**Your task**
Restate each of the lines given below, word for word.

**The data**

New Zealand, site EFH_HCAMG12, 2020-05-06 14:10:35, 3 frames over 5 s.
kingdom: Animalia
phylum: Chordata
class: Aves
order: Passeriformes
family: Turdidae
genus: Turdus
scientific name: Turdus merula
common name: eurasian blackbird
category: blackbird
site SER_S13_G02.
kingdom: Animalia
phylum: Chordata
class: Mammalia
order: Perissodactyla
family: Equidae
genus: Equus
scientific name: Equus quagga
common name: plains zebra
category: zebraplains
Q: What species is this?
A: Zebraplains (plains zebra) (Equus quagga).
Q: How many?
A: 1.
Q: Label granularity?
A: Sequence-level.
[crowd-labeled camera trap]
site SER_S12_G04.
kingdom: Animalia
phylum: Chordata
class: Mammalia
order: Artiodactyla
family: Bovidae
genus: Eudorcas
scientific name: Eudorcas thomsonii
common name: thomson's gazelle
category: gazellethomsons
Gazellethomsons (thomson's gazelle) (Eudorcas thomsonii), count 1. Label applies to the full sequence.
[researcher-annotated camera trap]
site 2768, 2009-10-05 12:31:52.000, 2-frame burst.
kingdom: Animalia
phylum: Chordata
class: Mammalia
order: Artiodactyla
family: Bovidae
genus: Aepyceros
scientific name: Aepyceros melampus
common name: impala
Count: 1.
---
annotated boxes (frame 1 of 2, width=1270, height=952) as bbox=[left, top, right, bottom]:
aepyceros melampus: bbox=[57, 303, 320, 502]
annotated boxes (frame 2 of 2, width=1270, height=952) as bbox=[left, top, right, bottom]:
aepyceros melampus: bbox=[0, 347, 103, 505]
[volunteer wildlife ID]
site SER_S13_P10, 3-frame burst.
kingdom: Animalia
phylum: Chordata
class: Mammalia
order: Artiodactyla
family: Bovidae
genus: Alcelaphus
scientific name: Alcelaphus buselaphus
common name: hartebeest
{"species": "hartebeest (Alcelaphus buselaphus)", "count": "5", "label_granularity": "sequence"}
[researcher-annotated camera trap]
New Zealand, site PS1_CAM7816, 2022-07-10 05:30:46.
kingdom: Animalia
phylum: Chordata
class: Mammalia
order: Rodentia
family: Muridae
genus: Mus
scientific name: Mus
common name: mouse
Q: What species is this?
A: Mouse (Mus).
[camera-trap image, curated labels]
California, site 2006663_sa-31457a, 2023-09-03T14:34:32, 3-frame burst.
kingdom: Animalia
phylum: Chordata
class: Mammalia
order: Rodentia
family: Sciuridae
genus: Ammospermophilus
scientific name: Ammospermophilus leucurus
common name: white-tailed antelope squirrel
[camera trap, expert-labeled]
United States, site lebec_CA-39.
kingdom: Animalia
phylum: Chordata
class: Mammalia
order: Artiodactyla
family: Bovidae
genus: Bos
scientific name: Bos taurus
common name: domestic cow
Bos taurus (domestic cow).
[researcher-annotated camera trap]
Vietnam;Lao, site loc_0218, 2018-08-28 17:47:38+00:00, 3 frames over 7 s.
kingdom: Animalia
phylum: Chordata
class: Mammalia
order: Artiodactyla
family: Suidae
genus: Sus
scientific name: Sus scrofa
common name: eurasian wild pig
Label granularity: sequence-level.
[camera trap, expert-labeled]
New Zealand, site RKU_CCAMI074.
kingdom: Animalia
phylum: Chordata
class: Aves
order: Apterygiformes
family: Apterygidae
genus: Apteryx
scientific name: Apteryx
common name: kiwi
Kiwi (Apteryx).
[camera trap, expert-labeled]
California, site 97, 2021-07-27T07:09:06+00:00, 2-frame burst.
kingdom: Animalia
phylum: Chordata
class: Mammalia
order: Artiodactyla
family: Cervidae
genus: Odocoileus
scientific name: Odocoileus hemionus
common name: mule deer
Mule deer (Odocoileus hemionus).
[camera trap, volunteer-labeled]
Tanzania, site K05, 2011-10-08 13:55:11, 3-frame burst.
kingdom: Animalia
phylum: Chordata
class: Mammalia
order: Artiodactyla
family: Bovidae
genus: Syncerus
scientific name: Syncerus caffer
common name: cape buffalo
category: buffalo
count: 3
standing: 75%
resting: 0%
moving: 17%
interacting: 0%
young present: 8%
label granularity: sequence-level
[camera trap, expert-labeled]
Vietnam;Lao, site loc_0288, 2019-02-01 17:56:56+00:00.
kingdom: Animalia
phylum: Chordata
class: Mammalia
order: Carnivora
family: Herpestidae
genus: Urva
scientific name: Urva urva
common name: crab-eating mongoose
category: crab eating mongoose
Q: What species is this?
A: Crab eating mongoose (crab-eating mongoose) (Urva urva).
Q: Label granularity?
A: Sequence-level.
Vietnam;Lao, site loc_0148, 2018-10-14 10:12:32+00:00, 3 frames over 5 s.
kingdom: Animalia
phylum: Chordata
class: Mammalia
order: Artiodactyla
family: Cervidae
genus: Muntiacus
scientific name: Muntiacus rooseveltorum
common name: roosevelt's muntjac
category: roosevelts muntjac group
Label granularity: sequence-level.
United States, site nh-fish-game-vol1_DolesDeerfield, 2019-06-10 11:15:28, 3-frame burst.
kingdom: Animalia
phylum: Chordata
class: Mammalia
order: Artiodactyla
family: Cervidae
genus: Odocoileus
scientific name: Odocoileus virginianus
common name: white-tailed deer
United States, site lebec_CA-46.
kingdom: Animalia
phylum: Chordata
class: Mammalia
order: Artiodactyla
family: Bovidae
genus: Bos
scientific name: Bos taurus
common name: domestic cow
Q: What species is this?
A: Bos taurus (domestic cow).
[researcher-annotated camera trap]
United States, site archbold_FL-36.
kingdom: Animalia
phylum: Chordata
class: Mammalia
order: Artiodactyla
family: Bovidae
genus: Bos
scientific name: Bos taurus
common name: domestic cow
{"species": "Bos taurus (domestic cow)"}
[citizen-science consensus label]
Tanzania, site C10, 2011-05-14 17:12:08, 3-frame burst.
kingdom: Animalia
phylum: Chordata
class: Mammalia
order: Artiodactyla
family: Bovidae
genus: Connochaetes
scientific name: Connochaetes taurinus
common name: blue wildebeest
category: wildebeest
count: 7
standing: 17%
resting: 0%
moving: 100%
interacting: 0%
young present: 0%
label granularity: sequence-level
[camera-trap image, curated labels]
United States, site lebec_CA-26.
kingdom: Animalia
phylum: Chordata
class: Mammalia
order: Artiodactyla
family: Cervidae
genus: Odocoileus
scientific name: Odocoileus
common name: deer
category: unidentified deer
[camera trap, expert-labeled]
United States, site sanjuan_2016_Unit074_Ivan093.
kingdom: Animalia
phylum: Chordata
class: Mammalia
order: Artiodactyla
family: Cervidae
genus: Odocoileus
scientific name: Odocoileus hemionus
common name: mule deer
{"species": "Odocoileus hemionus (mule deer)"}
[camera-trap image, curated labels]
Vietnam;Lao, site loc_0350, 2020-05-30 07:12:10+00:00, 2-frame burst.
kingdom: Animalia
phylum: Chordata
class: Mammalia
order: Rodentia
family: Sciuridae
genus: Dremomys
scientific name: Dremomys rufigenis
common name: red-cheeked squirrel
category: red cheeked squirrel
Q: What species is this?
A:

**Exercise solution**
New Zealand, site EFH_HCAMG12, 2020-05-06 14:10:35, 3 frames over 5 s.
kingdom: Animalia
phylum: Chordata
class: Aves
order: Passeriformes
family: Turdidae
genus: Turdus
scientific name: Turdus merula
common name: eurasian blackbird
category: blackbird
site SER_S13_G02.
kingdom: Animalia
phylum: Chordata
class: Mammalia
order: Perissodactyla
family: Equidae
genus: Equus
scientific name: Equus quagga
common name: plains zebra
category: zebraplains
Q: What species is this?
A: Zebraplains (plains zebra) (Equus quagga).
Q: How many?
A: 1.
Q: Label granularity?
A: Sequence-level.
[crowd-labeled camera trap]
site SER_S12_G04.
kingdom: Animalia
phylum: Chordata
class: Mammalia
order: Artiodactyla
family: Bovidae
genus: Eudorcas
scientific name: Eudorcas thomsonii
common name: thomson's gazelle
category: gazellethomsons
Gazellethomsons (thomson's gazelle) (Eudorcas thomsonii), count 1. Label applies to the full sequence.
[researcher-annotated camera trap]
site 2768, 2009-10-05 12:31:52.000, 2-frame burst.
kingdom: Animalia
phylum: Chordata
class: Mammalia
order: Artiodactyla
family: Bovidae
genus: Aepyceros
scientific name: Aepyceros melampus
common name: impala
Count: 1.
---
annotated boxes (frame 1 of 2, width=1270, height=952) as bbox=[left, top, right, bottom]:
aepyceros melampus: bbox=[57, 303, 320, 502]
annotated boxes (frame 2 of 2, width=1270, height=952) as bbox=[left, top, right, bottom]:
aepyceros melampus: bbox=[0, 347, 103, 505]
[volunteer wildlife ID]
site SER_S13_P10, 3-frame burst.
kingdom: Animalia
phylum: Chordata
class: Mammalia
order: Artiodactyla
family: Bovidae
genus: Alcelaphus
scientific name: Alcelaphus buselaphus
common name: hartebeest
{"species": "hartebeest (Alcelaphus buselaphus)", "count": "5", "label_granularity": "sequence"}
[researcher-annotated camera trap]
New Zealand, site PS1_CAM7816, 2022-07-10 05:30:46.
kingdom: Animalia
phylum: Chordata
class: Mammalia
order: Rodentia
family: Muridae
genus: Mus
scientific name: Mus
common name: mouse
Q: What species is this?
A: Mouse (Mus).
[camera-trap image, curated labels]
California, site 2006663_sa-31457a, 2023-09-03T14:34:32, 3-frame burst.
kingdom: Animalia
phylum: Chordata
class: Mammalia
order: Rodentia
family: Sciuridae
genus: Ammospermophilus
scientific name: Ammospermophilus leucurus
common name: white-tailed antelope squirrel
[camera trap, expert-labeled]
United States, site lebec_CA-39.
kingdom: Animalia
phylum: Chordata
class: Mammalia
order: Artiodactyla
family: Bovidae
genus: Bos
scientific name: Bos taurus
common name: domestic cow
Bos taurus (domestic cow).
[researcher-annotated camera trap]
Vietnam;Lao, site loc_0218, 2018-08-28 17:47:38+00:00, 3 frames over 7 s.
kingdom: Animalia
phylum: Chordata
class: Mammalia
order: Artiodactyla
family: Suidae
genus: Sus
scientific name: Sus scrofa
common name: eurasian wild pig
Label granularity: sequence-level.
[camera trap, expert-labeled]
New Zealand, site RKU_CCAMI074.
kingdom: Animalia
phylum: Chordata
class: Aves
order: Apterygiformes
family: Apterygidae
genus: Apteryx
scientific name: Apteryx
common name: kiwi
Kiwi (Apteryx).
[camera trap, expert-labeled]
California, site 97, 2021-07-27T07:09:06+00:00, 2-frame burst.
kingdom: Animalia
phylum: Chordata
class: Mammalia
order: Artiodactyla
family: Cervidae
genus: Odocoileus
scientific name: Odocoileus hemionus
common name: mule deer
Mule deer (Odocoileus hemionus).
[camera trap, volunteer-labeled]
Tanzania, site K05, 2011-10-08 13:55:11, 3-frame burst.
kingdom: Animalia
phylum: Chordata
class: Mammalia
order: Artiodactyla
family: Bovidae
genus: Syncerus
scientific name: Syncerus caffer
common name: cape buffalo
category: buffalo
count: 3
standing: 75%
resting: 0%
moving: 17%
interacting: 0%
young present: 8%
label granularity: sequence-level
[camera trap, expert-labeled]
Vietnam;Lao, site loc_0288, 2019-02-01 17:56:56+00:00.
kingdom: Animalia
phylum: Chordata
class: Mammalia
order: Carnivora
family: Herpestidae
genus: Urva
scientific name: Urva urva
common name: crab-eating mongoose
category: crab eating mongoose
Q: What species is this?
A: Crab eating mongoose (crab-eating mongoose) (Urva urva).
Q: Label granularity?
A: Sequence-level.
Vietnam;Lao, site loc_0148, 2018-10-14 10:12:32+00:00, 3 frames over 5 s.
kingdom: Animalia
phylum: Chordata
class: Mammalia
order: Artiodactyla
family: Cervidae
genus: Muntiacus
scientific name: Muntiacus rooseveltorum
common name: roosevelt's muntjac
category: roosevelts muntjac group
Label granularity: sequence-level.
United States, site nh-fish-game-vol1_DolesDeerfield, 2019-06-10 11:15:28, 3-frame burst.
kingdom: Animalia
phylum: Chordata
class: Mammalia
order: Artiodactyla
family: Cervidae
genus: Odocoileus
scientific name: Odocoileus virginianus
common name: white-tailed deer
United States, site lebec_CA-46.
kingdom: Animalia
phylum: Chordata
class: Mammalia
order: Artiodactyla
family: Bovidae
genus: Bos
scientific name: Bos taurus
common name: domestic cow
Q: What species is this?
A: Bos taurus (domestic cow).
[researcher-annotated camera trap]
United States, site archbold_FL-36.
kingdom: Animalia
phylum: Chordata
class: Mammalia
order: Artiodactyla
family: Bovidae
genus: Bos
scientific name: Bos taurus
common name: domestic cow
{"species": "Bos taurus (domestic cow)"}
[citizen-science consensus label]
Tanzania, site C10, 2011-05-14 17:12:08, 3-frame burst.
kingdom: Animalia
phylum: Chordata
class: Mammalia
order: Artiodactyla
family: Bovidae
genus: Connochaetes
scientific name: Connochaetes taurinus
common name: blue wildebeest
category: wildebeest
count: 7
standing: 17%
resting: 0%
moving: 100%
interacting: 0%
young present: 0%
label granularity: sequence-level
[camera-trap image, curated labels]
United States, site lebec_CA-26.
kingdom: Animalia
phylum: Chordata
class: Mammalia
order: Artiodactyla
family: Cervidae
genus: Odocoileus
scientific name: Odocoileus
common name: deer
category: unidentified deer
[camera trap, expert-labeled]
United States, site sanjuan_2016_Unit074_Ivan093.
kingdom: Animalia
phylum: Chordata
class: Mammalia
order: Artiodactyla
family: Cervidae
genus: Odocoileus
scientific name: Odocoileus hemionus
common name: mule deer
{"species": "Odocoileus hemionus (mule deer)"}
[camera-trap image, curated labels]
Vietnam;Lao, site loc_0350, 2020-05-30 07:12:10+00:00, 2-frame burst.
kingdom: Animalia
phylum: Chordata
class: Mammalia
order: Rodentia
family: Sciuridae
genus: Dremomys
scientific name: Dremomys rufigenis
common name: red-cheeked squirrel
category: red cheeked squirrel
Q: What species is this?
A:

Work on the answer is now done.